I spent much of the summer writing my second play. It was about a woman faced with the choice of continuing her career as a dancer, or marrying a man she loved. The first act presented this
dilemma, the second showed what would happen to her if she stuck to her career, and the third what would happen if she opted for marriage. It was called
Outrageous Fortune
. Each act was
divided into two scenes and I wrote at prodigious speed – a scene in two days. I still used exercise books with lines in those days and read it to my aunt Roona, the wife of one of my
mother’s twin uncles.
She’d been an actress and kindly said she thought it was jolly good.

In the autumn the Mask Theatre school closed, two of its staff decided to start a student repertory company in Devon. Eileen Thorndike, sister of Sybil, and Herbert – Bertie – Scott,
a Northern Irish singer who now specialized in voice training, offered ‘scholarships’ to some of the students, and I was one. With difficulty, I persuaded my mother to let me join the
company.
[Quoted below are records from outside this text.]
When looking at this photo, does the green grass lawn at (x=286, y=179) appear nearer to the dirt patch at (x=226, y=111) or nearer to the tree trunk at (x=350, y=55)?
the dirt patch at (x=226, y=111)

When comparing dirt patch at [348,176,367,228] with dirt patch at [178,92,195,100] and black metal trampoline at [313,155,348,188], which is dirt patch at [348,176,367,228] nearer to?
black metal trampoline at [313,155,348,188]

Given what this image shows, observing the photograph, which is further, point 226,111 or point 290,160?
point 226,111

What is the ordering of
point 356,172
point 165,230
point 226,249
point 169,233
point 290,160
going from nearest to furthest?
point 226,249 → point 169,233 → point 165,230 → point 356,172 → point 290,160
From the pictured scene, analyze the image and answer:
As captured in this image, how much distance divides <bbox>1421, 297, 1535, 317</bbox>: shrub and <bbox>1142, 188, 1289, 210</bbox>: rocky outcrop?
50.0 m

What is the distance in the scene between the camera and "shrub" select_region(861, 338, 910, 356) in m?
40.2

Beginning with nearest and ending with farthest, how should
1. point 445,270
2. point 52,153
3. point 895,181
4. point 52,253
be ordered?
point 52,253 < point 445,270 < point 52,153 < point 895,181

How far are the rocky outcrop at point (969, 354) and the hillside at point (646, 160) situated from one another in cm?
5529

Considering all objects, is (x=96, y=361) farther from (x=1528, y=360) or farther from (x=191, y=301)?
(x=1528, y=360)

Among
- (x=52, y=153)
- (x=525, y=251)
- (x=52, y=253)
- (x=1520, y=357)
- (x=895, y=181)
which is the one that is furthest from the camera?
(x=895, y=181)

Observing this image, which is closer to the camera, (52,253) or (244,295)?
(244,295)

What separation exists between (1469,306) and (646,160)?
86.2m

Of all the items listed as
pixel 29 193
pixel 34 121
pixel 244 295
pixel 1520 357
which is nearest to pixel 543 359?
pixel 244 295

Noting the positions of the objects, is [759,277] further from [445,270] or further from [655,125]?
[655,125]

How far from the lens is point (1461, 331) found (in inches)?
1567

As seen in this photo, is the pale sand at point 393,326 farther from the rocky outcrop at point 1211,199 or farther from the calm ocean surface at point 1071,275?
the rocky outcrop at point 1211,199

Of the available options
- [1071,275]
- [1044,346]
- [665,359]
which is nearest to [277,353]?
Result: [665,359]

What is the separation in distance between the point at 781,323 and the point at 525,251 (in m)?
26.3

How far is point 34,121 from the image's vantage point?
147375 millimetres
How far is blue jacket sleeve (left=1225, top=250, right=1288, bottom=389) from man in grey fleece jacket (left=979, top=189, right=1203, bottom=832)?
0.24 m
I think they had to pay a small fee for my keep, but nothing for tuition, although there were some paying students as well. There was a small theatre in Bideford, North Devon, and Eileen
found an abandoned house at Instow, three miles outside, in which most of us were lodged. It was a rambling Edwardian house that looked out on to the estuary with the isle of Lundy visible in good
weather.

I was allotted a large bedroom with two other girls, Phoebe and Barbara. The other large bedroom contained Eileen and her three daughters, Phil, Elisabeth and Donny, aged respectively sixteen,
fourteen and twelve. On the same landing were three smaller rooms, two occupied by two more female students, and the other by a sad – we all thought rather old, though she can’t have
been much above forty – Romanian actress called Tansy, who’d just ended a disastrous affair with an English director and had come to get away from it all. Apparently she’d been a
leading comedy actress in her own country and there was a huge photograph of Queen Marie of Romania, corseted to a shape resembling a large cigar, on her dressing-table.